## Excerpt
The Glasgow Fechtbuch (MS E.1939.65.341  in the R. L. Scott Collection of the Glasgow Museums in Glasgow, Scotland) is a combat manual of the German school of fencing, dated to 1505.
Consisting of 105 folia, it combines the instructions of various masters of the 15th century who stood in the tradition of Johannes Liechtenauer, presumably based on a previous compilation made by fencing master Sigmund Schining ein Ringeck.

Contents:
Blossfechten (longsword and messer)
1r - 22r	Gloss of Liechtenauer's longsword Blossfechten by Ringeck (fragment)
22v - 24r	 Additional longsword material by  Ringeck
24v - 25r	 Longsword by Martin Syber
25v - 26v  Messer treatise
27r - 29v	 Additional longsword material by Andres Juden, Jobs von der Nyssen, Nicolas Preussen, and Hans Döbringer (viz., the same "other masters" as referenced in MS 3227a)
35r	 (Image of a seated master, possibly Liechtenauer, reminiscent of the depiction in Cod. 44 A 8)
Ringen (grappling)
35v - 56r	Grappling
64r - 66r	 Grappling by Andre Liegnitzer
67r - 73v	 Grappling by Ott Jud
Rossfechten (mounted combat)

## Information shown
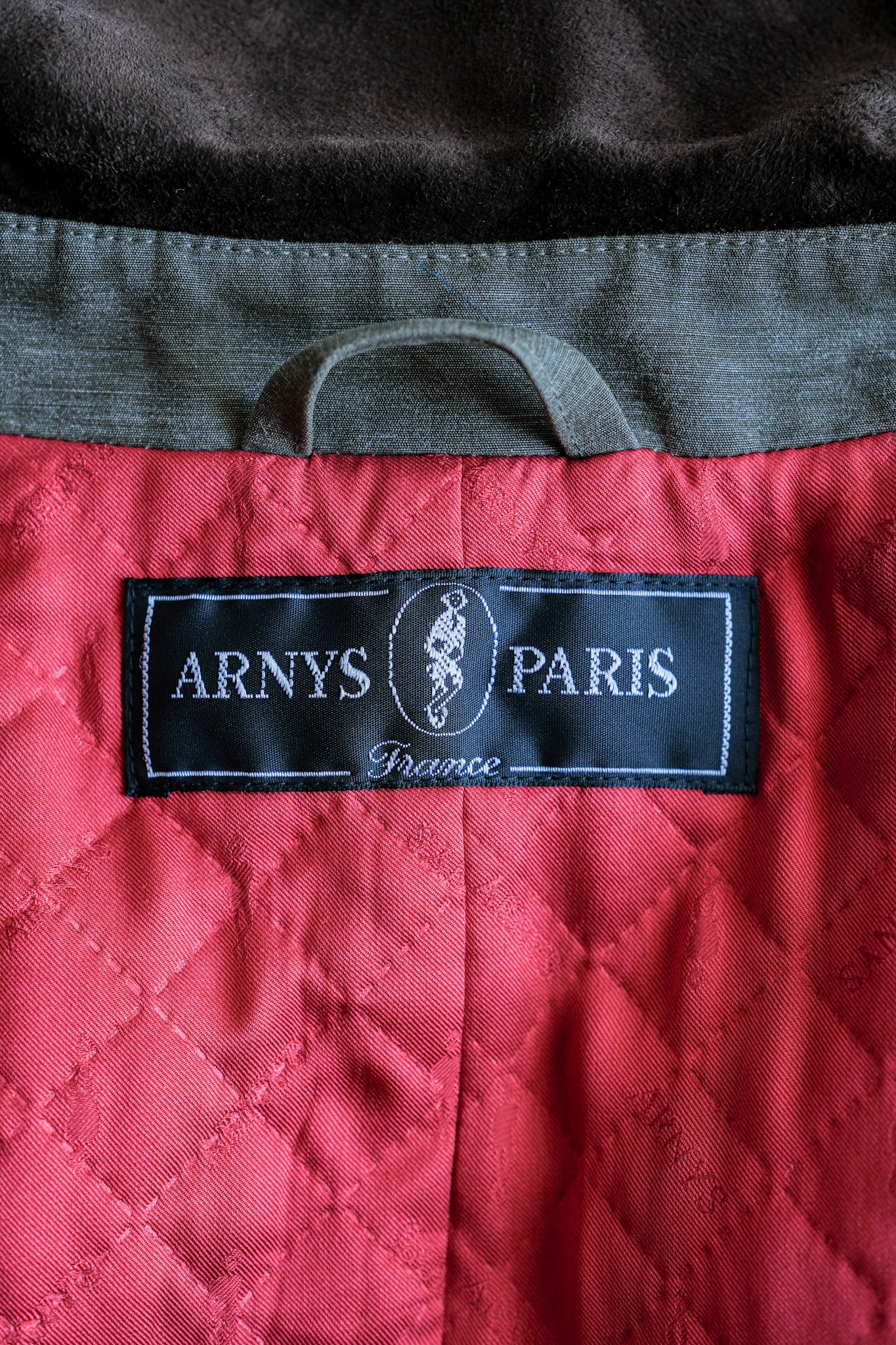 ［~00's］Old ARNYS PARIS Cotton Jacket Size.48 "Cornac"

---

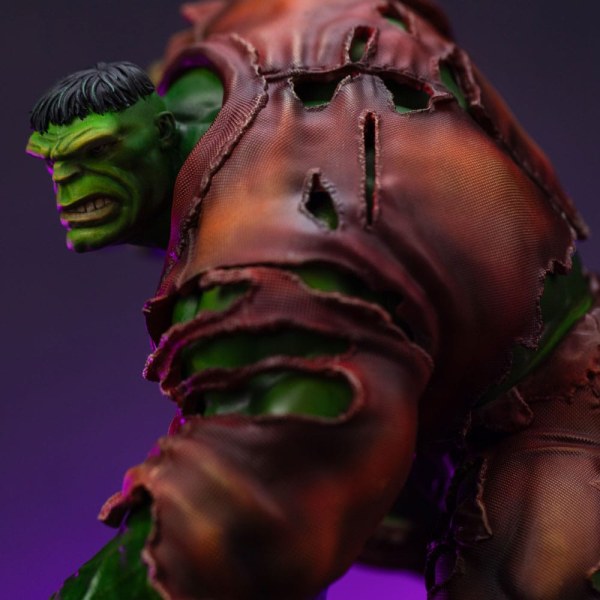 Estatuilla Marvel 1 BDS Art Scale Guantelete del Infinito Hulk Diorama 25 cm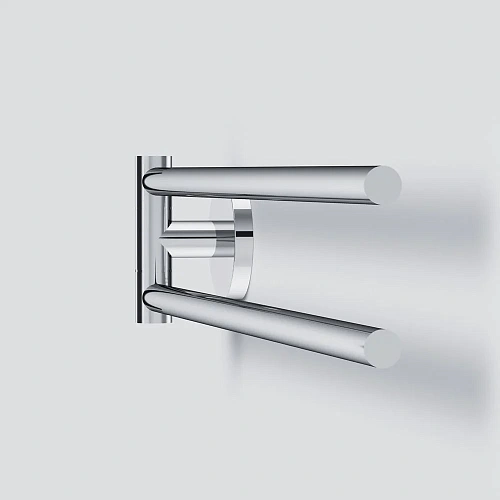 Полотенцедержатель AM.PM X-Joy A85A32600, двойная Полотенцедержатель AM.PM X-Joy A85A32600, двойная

## Prompt
Continue the Glasgow Fechtbuch description from the point where it stops.

## Task result
74r - 82r	 Anonymous gloss of Liechtenauer's Rossfechten
Kampffechten (armoured combat) and dagger
83r	Gloss of Liechtenauer's Kampffechten by   Ringeck (one paragraph)
83r - 95v	 Anonymous gloss of Liechtenauer's Kampffechten (armoured combat)
95v - 97v	Dagger by Martin Hundfeld
97v - 100r    Dagger treatise
100v - 104v	Armored combat by Martin Hundfeld
Sword and buckler
105r - 105v	Sword and buckler by Andre Liegnitzer

References
Tobler, Christian Henry. Messer Fighting from the Glasgow Fechtbuch. Wheaton, IL: Freelance Academy Press, 2010.

External links
http://wiktenauer.com/wiki/Glasgow_Fechtbuch_(MS_E.1939.65.341)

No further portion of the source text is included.